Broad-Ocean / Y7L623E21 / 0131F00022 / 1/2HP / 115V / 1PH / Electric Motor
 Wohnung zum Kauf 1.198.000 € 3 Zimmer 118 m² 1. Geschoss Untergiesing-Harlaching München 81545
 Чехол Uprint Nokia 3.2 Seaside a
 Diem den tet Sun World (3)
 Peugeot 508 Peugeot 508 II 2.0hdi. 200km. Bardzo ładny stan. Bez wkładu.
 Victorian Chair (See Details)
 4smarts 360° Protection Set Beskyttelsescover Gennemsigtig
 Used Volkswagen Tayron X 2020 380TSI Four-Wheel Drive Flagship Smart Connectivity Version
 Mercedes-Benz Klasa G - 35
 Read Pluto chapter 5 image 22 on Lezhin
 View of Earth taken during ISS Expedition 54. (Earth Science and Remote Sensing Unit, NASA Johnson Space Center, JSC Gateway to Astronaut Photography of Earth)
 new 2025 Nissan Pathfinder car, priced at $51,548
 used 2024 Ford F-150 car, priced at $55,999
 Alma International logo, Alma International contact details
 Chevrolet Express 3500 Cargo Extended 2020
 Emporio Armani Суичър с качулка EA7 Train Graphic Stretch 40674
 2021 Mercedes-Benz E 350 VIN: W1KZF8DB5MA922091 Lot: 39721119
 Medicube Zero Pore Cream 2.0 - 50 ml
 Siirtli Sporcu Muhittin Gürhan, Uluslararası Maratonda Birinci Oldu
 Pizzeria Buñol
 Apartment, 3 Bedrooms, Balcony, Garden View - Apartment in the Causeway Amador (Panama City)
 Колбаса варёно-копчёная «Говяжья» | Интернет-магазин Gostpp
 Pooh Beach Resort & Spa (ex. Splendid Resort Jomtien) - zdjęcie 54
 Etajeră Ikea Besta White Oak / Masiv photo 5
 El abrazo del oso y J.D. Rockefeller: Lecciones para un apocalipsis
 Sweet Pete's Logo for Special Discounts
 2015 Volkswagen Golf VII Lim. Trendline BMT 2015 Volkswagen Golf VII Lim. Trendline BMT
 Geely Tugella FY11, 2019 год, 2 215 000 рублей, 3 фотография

━━━━━━

### INSTRUCTIONS TO FOLLOW
Write each line above out exactly.

### RESULT OF THIS TASK
Broad-Ocean / Y7L623E21 / 0131F00022 / 1/2HP / 115V / 1PH / Electric Motor
 Wohnung zum Kauf 1.198.000 € 3 Zimmer 118 m² 1. Geschoss Untergiesing-Harlaching München 81545
 Чехол Uprint Nokia 3.2 Seaside a
 Diem den tet Sun World (3)
 Peugeot 508 Peugeot 508 II 2.0hdi. 200km. Bardzo ładny stan. Bez wkładu.
 Victorian Chair (See Details)
 4smarts 360° Protection Set Beskyttelsescover Gennemsigtig
 Used Volkswagen Tayron X 2020 380TSI Four-Wheel Drive Flagship Smart Connectivity Version
 Mercedes-Benz Klasa G - 35
 Read Pluto chapter 5 image 22 on Lezhin
 View of Earth taken during ISS Expedition 54. (Earth Science and Remote Sensing Unit, NASA Johnson Space Center, JSC Gateway to Astronaut Photography of Earth)
 new 2025 Nissan Pathfinder car, priced at $51,548
 used 2024 Ford F-150 car, priced at $55,999
 Alma International logo, Alma International contact details
 Chevrolet Express 3500 Cargo Extended 2020
 Emporio Armani Суичър с качулка EA7 Train Graphic Stretch 40674
 2021 Mercedes-Benz E 350 VIN: W1KZF8DB5MA922091 Lot: 39721119
 Medicube Zero Pore Cream 2.0 - 50 ml
 Siirtli Sporcu Muhittin Gürhan, Uluslararası Maratonda Birinci Oldu
 Pizzeria Buñol
 Apartment, 3 Bedrooms, Balcony, Garden View - Apartment in the Causeway Amador (Panama City)
 Колбаса варёно-копчёная «Говяжья» | Интернет-магазин Gostpp
 Pooh Beach Resort & Spa (ex. Splendid Resort Jomtien) - zdjęcie 54
 Etajeră Ikea Besta White Oak / Masiv photo 5
 El abrazo del oso y J.D. Rockefeller: Lecciones para un apocalipsis
 Sweet Pete's Logo for Special Discounts
 2015 Volkswagen Golf VII Lim. Trendline BMT 2015 Volkswagen Golf VII Lim. Trendline BMT
 Geely Tugella FY11, 2019 год, 2 215 000 рублей, 3 фотография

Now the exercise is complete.